Opinião

A manchete é só uma embalagem bonita

A notícia é um produto. E, como todo produto, é oferecido em uma embalagem. No caso da notícia, a embalagem é a manchete.

Como sabe qualquer estudante do 1o ano de marketing, uma embalagem atraente é mais de meio caminho para a venda. Por isso, os editores capricham nas manchetes.

Lembro de estar passando em frente a uma banca de jornal lá pelos idos de 1991. Estávamos à beira da primeira guerra do Iraque, Bush pai tinha dado um ultimato a Sadam Hussein, e o mundo prendia a respiração diante da guerra iminente. Na banca, o saudoso Notícias Populares sapecou o que, para mim, é a melhor manchete de todos os tempos: “MUNDO IMPLORA: ARREGA SADAM!” Tem coisa mais sensacional do que isso? Não, não tem.

Como eu ia dizendo, os editores quebram a cabeça para encontrar manchetes que vendam a notícia. Um truque comum é usar estatísticas que chocam. Variações percentuais sobre números pequenos, por exemplo, são um exemplo clássico. O número continua tão pequeno quanto antes, mas a variação é tão grande que chama a atenção.

Quanto mais visuais forem as estatísticas, melhor. Por exemplo: muito melhor do que dizer que foram desmatados 11.000 km2 da Amazônia em 2020, é afirmar que foram desmatados 1,3 milhões de campos de futebol. E, ainda melhor, um campo de futebol foi desmatado a cada 20 segundos! O leitor já fica imaginando um campo de futebol inteiro de árvores, e um enxame de serrotes pondo aquilo tudo abaixo em 20 segundos.

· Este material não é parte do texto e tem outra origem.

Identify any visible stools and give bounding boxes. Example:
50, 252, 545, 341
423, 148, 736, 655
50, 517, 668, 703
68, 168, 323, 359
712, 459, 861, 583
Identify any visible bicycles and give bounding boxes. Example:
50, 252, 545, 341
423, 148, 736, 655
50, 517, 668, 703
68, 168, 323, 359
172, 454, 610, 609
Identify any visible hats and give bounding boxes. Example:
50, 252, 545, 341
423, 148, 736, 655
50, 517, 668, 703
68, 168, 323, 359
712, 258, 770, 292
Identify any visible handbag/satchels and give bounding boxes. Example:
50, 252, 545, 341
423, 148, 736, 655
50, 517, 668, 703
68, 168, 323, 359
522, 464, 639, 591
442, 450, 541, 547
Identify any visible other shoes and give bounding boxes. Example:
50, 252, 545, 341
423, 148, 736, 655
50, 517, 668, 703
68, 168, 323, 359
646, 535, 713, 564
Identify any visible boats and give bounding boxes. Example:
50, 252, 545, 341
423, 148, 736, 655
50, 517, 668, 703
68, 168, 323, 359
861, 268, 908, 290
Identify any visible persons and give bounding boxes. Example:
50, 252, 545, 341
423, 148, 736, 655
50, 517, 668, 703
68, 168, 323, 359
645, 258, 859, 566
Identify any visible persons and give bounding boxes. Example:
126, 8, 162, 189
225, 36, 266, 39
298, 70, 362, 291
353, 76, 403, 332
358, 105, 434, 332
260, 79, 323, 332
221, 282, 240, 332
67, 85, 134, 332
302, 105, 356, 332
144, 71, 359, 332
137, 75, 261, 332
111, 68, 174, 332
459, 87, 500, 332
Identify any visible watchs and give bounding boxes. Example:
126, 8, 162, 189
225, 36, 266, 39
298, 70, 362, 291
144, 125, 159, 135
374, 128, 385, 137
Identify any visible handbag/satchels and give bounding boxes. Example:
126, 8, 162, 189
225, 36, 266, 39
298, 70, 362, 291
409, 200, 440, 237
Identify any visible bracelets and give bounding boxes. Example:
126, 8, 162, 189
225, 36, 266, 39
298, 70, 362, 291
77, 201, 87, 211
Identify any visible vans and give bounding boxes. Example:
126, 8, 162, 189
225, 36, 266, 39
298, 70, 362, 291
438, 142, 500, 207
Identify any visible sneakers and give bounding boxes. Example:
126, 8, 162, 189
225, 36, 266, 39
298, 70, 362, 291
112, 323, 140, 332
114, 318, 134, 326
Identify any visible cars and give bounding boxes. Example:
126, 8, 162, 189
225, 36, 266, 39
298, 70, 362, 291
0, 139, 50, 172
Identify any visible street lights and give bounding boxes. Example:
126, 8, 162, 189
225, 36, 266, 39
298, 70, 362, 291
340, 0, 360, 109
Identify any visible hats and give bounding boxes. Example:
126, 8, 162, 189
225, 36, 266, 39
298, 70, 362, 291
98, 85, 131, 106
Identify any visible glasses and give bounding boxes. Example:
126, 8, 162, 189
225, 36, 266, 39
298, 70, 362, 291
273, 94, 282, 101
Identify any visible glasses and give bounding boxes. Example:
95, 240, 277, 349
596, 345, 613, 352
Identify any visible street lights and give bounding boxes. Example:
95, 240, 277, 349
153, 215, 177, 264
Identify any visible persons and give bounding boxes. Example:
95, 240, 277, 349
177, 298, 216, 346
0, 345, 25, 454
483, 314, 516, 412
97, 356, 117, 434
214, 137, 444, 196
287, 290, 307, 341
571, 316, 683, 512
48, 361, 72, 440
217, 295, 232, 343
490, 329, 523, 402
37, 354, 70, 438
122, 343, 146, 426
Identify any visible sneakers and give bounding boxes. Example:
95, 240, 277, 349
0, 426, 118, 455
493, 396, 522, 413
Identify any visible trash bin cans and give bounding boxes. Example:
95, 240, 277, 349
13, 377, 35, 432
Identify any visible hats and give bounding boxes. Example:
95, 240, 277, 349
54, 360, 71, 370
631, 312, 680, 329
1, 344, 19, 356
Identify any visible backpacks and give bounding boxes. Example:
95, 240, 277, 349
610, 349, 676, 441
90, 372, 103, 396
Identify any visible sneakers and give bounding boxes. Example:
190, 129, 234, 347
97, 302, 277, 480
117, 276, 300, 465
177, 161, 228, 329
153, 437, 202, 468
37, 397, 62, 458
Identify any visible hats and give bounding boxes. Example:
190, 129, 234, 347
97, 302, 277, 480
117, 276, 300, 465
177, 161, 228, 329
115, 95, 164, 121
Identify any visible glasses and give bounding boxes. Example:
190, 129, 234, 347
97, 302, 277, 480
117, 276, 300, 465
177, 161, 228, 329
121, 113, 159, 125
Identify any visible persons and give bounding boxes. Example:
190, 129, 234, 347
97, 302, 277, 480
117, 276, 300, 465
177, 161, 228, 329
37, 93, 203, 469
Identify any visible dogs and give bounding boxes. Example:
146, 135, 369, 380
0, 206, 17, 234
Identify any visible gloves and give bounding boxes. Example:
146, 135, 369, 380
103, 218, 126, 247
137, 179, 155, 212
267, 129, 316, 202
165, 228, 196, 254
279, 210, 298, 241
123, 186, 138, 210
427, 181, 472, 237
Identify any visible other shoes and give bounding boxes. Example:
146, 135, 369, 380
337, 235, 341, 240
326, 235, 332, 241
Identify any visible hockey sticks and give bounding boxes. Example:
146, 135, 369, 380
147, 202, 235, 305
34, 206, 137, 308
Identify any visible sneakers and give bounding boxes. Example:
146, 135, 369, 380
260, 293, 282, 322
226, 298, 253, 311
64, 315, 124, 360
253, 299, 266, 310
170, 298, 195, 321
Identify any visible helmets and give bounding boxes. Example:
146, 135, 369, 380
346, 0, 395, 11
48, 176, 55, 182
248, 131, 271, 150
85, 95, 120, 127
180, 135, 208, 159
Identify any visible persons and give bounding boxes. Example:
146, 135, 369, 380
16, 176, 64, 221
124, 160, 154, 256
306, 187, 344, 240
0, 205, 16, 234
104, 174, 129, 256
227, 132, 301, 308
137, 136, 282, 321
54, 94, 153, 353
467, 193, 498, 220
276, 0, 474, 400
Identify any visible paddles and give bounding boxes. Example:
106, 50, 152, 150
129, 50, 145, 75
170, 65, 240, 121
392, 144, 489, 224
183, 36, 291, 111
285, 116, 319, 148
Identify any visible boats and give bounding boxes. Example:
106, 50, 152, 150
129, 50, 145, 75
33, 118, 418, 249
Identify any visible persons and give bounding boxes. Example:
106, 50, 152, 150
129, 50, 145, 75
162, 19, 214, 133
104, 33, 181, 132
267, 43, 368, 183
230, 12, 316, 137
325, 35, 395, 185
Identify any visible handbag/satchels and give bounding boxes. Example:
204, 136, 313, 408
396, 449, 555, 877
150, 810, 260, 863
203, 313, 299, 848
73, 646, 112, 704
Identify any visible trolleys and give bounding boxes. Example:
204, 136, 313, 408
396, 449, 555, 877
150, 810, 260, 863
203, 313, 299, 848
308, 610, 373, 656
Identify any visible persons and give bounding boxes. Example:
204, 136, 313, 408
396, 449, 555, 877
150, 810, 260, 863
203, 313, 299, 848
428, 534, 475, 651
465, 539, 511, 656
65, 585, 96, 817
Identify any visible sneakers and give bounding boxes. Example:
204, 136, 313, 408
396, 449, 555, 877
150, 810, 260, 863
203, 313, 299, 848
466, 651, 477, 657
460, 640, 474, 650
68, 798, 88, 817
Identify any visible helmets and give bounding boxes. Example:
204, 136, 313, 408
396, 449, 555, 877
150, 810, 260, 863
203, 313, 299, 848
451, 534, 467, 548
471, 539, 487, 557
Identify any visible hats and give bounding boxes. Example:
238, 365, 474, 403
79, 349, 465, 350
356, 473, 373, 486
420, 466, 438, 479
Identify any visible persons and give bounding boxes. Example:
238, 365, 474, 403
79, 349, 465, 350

Um horror! Claro que, se a manchete fosse “foram desmatados 0,22% da Amazônia Legal em 2020”’, o leitor muito provavelmente passaria ao largo daquele pacote embrulhado em papel pardo.

Um outro exemplo: ao invés de dizer que 3 milhões de pessoas já morreram de COVID-19 desde o início da pandemia, muito melhor sacar “já morreu um Catar desde o início da pandemia”. Meu Deus, um Catar inteiro! E como fica a Copa do Mundo??? Claro que dizer que morreu 0,04% da população mundial é bem menos sexy.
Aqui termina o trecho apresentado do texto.